Tanı ve tedavi yöntemleriİşitme kaybının doğru şekilde tanımlanması ve değerlendirilmesinin uygun tedavi sürecinin başlaması için son derece önemli olduğunun altını çizen Op. Dr. Kulaksız, “İşitme testleri, odyolojik incelemeler ve diğer tanı yöntemleri, işitme kaybının türünü, şiddetini ve altında yatan nedenleri belirlemek için kullanılır” şeklinde konuştu.
İşitme kaybının tedavi edilebilir veya yönetilebilir birçok nedeni olduğuna işaret eden Op. Dr. Kulaksız, işitme cihazları, koklear implantlar, cerrahi müdahaleler ve ilaç tedavisi gibi seçeneklerin işitme kaybının farklı türlerine yönelik etkili tedavi yöntemleri olduğunu dile getirdi.

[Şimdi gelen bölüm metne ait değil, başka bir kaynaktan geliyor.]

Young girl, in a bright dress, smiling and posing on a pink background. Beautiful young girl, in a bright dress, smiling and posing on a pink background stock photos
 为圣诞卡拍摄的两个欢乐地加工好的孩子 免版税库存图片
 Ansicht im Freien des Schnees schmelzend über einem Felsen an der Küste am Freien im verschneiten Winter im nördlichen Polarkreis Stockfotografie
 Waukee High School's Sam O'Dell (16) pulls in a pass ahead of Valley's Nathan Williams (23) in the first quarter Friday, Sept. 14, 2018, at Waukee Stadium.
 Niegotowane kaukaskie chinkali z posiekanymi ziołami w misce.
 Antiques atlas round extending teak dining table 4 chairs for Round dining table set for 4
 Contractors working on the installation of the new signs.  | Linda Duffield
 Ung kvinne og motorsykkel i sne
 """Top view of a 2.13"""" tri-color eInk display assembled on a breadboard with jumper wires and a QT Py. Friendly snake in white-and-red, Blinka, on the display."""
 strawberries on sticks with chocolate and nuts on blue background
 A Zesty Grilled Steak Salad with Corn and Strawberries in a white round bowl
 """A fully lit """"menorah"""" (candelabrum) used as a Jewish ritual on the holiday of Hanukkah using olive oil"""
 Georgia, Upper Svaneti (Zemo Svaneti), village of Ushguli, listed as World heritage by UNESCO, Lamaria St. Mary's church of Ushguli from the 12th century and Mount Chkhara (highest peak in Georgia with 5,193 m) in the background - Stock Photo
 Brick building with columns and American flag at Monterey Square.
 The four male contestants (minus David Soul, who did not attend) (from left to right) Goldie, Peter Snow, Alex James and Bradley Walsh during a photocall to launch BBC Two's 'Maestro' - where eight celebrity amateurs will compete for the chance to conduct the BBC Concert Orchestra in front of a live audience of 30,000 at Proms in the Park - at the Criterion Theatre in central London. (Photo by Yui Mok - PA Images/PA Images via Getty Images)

“İşitme kaybı önlenebilir”İşitme kaybının bazı nedenlerinin önlenebilir veya azaltılabilir nitelikte olduğunu aktaran Op. Dr. Kulaksız, “Bu yüzden koruyucu önlemler almak, işitme sağlığını korumak için son derece önemlidir. İşitme koruyucu cihazlar, sağlıklı işyeri politikaları, bilinçli gürültü yönetimi ve işitme sağlığını destekleyen yaşam tarzı seçimleri gibi stratejiler, işitme kaybını önlemede etkili olabilir” ifadelerini kullandı.
İşitme kaybının bireylerin yaşam kalitesini ve iş yaşamında başarılarını etkileyebilen önemli bir sorun olduğunu sözlerine ekleyen Op. Dr. Kulaksız, ancak doğru tanı, etkili tedavi seçenekleri ve koruyucu önlemlerle işitme kaybının etkilerinin azaltılabileceğini belirtti.